What is the Real Promise of Artificial Intelligence?
published by Rich Wawrzyniak on Mon, 2021-05-03 22:37 What is the Real Promise of Artificial Intelligence?
And Where Does BrainChip Fit into the Picture?
Past and Present Technological Innovations
Unquestionably, the introduction of augmented Artificial Intelligence (AI) into our economy and society is going to have profound effects on how we engage with the world around us and how we expect the world to engage with us. Many parallels can be drawn between today’s AI innovations and similar past periods in history. In each of these cases, the world experienced great leaps in innovation and invention, which correspondingly produced great improvements in our daily lives.
Perhaps one of the most notable technological introductions was that of the mainframe computer for business and science applications back in the early 1950’s by IBM. This innovation led to the deployment of computing power to many companies throughout the world and allowed even small companies, through time-sharing arrangements, to have access to this capability. The 1950s and 1960s were decades where great leaps in productivity were made, enabled by this and other advancements.
As semiconductor technology continued to advance, it became possible to fractionalize the computing power of the mainframe and allow this compute power to be distributed into new markets and environments. The personal computer was created and its evolution started a solid wave of growth in the world by enabling a whole new range of applications and markets.

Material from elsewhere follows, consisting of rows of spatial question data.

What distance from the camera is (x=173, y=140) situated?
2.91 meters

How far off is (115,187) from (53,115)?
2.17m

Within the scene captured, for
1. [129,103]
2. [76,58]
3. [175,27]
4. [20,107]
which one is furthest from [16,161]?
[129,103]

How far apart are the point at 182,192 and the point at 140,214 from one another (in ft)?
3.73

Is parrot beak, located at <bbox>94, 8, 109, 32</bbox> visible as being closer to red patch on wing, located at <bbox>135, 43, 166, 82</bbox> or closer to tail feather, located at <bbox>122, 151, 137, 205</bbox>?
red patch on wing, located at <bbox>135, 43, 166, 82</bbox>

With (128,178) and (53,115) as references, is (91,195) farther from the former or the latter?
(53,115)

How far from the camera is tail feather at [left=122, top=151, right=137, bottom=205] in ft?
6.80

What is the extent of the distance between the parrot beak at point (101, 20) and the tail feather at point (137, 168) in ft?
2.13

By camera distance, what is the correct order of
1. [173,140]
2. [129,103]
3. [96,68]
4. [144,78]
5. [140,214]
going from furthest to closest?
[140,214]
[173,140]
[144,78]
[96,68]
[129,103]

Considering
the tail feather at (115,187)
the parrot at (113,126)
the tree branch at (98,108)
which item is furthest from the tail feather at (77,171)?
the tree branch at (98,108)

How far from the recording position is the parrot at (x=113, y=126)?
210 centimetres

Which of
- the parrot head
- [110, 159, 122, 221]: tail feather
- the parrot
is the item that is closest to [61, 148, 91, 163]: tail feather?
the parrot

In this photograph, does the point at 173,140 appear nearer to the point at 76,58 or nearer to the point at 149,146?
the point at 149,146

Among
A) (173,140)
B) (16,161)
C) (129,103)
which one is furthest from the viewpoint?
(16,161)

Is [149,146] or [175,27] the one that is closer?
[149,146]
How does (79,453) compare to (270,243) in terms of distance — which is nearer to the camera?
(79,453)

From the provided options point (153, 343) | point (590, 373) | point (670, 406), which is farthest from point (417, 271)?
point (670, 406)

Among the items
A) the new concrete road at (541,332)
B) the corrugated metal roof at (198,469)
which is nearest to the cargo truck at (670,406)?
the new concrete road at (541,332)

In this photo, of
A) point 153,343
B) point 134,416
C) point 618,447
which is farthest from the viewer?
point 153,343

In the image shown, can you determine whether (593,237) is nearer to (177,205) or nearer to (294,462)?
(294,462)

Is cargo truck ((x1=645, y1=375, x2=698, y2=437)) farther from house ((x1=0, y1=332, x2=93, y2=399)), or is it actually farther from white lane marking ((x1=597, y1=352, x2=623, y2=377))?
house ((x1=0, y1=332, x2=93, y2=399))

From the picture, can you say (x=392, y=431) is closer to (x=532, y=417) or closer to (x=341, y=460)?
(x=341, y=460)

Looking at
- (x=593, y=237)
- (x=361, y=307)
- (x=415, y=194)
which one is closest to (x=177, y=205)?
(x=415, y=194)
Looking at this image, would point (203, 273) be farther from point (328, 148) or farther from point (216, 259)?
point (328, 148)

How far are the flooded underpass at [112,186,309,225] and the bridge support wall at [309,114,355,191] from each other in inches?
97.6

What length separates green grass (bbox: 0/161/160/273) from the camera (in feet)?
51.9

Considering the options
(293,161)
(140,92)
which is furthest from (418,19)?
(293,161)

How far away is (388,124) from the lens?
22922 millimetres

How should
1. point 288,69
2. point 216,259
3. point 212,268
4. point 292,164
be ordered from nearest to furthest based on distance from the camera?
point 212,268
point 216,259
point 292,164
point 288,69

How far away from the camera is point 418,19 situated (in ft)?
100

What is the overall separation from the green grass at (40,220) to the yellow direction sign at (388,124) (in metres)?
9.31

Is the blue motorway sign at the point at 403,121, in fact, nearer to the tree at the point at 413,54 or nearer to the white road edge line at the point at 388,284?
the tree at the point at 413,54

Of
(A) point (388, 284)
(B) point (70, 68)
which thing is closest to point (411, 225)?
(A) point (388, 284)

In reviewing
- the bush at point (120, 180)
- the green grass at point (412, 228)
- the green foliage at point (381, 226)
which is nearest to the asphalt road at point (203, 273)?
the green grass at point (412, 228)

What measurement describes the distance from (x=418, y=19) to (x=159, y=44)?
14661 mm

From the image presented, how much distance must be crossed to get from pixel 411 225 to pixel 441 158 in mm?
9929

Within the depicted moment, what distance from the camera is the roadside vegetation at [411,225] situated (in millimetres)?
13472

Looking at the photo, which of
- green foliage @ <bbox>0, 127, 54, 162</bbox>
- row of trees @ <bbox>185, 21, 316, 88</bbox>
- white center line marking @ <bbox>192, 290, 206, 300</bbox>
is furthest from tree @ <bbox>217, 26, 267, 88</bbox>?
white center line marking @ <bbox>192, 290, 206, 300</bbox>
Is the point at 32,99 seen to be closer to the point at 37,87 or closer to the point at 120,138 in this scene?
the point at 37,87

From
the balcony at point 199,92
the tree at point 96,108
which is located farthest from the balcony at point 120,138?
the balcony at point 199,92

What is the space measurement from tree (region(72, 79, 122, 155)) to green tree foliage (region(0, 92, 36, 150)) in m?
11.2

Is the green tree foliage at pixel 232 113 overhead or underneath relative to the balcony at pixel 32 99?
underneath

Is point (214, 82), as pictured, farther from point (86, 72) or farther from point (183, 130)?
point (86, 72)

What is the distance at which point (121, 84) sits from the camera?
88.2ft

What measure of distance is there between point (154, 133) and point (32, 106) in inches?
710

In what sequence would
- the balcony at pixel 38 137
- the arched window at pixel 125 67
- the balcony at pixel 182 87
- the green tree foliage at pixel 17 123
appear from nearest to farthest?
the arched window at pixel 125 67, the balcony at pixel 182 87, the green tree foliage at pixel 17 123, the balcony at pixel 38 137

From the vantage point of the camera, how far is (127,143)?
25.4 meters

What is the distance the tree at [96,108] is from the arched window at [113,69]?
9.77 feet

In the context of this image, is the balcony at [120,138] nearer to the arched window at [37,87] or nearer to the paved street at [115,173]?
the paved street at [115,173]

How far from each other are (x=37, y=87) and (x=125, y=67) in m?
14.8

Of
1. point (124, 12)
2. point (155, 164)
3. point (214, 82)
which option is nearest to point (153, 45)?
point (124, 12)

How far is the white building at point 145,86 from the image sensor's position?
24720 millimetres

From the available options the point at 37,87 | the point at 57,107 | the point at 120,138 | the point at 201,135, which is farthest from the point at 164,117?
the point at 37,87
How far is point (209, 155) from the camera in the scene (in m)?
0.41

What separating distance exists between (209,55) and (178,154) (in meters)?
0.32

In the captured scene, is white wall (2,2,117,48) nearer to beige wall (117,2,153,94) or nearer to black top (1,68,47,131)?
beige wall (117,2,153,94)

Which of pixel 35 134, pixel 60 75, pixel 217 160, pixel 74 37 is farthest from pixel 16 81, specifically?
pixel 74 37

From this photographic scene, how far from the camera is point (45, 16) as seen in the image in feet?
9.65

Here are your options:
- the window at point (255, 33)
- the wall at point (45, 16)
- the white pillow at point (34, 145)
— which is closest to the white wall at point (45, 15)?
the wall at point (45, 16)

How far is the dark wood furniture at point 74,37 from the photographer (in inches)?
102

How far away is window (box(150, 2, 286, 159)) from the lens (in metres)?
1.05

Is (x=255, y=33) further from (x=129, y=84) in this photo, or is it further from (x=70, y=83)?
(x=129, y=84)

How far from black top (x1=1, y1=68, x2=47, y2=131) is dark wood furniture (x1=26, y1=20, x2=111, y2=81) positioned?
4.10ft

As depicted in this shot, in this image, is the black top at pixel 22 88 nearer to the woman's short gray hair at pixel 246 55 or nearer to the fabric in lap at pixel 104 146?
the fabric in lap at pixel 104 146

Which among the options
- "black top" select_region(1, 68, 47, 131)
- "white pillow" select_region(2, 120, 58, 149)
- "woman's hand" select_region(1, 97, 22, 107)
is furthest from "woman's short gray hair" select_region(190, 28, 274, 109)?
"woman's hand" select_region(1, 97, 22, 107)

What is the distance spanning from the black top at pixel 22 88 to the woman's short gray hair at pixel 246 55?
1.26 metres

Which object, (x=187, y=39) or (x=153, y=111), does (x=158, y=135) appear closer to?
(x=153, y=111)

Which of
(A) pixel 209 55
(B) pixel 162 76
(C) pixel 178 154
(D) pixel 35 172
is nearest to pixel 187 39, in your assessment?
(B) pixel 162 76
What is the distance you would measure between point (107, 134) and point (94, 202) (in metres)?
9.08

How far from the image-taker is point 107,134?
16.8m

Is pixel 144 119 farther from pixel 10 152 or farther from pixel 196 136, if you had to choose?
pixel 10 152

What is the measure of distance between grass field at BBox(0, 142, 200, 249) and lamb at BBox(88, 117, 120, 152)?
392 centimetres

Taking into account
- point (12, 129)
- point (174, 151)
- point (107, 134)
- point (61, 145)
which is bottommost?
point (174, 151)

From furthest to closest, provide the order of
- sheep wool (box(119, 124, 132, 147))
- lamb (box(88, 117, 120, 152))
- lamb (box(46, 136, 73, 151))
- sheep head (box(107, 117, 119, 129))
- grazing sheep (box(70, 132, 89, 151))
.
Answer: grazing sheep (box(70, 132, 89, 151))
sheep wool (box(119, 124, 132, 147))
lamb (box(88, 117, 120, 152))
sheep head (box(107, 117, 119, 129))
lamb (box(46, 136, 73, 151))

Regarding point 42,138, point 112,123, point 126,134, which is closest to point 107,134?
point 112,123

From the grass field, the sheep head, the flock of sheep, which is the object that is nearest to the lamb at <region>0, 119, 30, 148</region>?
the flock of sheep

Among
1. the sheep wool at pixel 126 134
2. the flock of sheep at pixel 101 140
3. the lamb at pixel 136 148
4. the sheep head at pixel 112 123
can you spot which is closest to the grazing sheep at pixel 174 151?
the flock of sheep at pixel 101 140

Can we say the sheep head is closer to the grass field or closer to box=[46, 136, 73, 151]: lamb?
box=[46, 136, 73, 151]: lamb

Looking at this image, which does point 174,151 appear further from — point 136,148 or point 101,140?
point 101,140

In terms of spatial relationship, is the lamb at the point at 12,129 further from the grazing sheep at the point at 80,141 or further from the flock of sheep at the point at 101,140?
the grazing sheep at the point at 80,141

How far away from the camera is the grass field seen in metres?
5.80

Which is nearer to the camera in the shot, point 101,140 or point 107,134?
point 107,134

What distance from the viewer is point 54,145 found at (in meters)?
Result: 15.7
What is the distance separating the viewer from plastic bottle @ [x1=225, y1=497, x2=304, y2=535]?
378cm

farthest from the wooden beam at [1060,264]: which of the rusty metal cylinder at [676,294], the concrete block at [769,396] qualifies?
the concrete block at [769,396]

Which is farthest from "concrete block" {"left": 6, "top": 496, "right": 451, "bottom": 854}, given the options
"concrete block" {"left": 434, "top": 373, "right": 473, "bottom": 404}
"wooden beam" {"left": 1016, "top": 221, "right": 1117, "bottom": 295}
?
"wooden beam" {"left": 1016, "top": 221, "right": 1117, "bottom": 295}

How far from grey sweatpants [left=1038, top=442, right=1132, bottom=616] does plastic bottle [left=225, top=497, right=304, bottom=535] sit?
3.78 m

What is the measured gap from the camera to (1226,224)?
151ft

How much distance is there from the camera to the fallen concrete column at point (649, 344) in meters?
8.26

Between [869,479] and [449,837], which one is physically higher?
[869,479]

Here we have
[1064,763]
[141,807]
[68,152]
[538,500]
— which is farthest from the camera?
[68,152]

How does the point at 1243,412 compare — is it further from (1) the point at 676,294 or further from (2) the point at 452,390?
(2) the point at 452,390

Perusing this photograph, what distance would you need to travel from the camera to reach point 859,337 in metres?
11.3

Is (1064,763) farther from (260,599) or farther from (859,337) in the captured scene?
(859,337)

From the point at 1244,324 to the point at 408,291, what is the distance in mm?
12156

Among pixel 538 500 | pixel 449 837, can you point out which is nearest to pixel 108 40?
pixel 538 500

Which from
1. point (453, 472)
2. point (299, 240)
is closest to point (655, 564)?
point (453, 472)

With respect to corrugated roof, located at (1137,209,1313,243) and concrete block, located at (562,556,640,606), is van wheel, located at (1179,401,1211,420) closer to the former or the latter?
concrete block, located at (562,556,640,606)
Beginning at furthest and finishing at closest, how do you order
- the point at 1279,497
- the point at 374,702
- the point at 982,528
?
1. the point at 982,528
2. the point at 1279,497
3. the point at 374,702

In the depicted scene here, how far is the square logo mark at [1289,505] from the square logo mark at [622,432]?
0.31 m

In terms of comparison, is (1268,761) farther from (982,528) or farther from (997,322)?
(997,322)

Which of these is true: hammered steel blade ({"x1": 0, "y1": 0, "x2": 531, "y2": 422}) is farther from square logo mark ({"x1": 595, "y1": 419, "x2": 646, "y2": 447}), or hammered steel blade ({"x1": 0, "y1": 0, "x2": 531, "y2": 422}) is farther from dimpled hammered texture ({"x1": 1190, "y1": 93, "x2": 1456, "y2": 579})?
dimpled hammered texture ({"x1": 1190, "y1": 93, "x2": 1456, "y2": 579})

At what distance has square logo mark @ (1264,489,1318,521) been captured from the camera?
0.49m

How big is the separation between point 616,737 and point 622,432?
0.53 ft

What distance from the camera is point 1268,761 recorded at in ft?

Each time a higher performing solution entered the market, it generated ever-higher unit volumes and revenues for both the computer market and the semiconductor market. This could take the form of either smaller footprints, lower cost structures, lower power budgets, higher performance or all four in one package. This resulted in continually increased demand for such systems, as well as new silicon solutions and drove the creation of ‘Hyper-Volume’ applications where the unit shipments started to become measured in billions of units.
There are several comparisons that can be made between the evolution of the PC market and the ongoing development of the AI market. The key difference here is that an extensive ecosystem already exists, compared to the buildout needed at the beginning of the PC era, which will now speed the deployment of AI functions into the market. The current ecosystem will be extended and enhanced further as the new technologies enter and new solutions are created. In addition, robust applications already exist in massive volumes today, with multiple vendors and silicon solutions available for each one. What many of the AI developers are doing today is adding the right level and type of AI functionality to the already existing silicon solutions.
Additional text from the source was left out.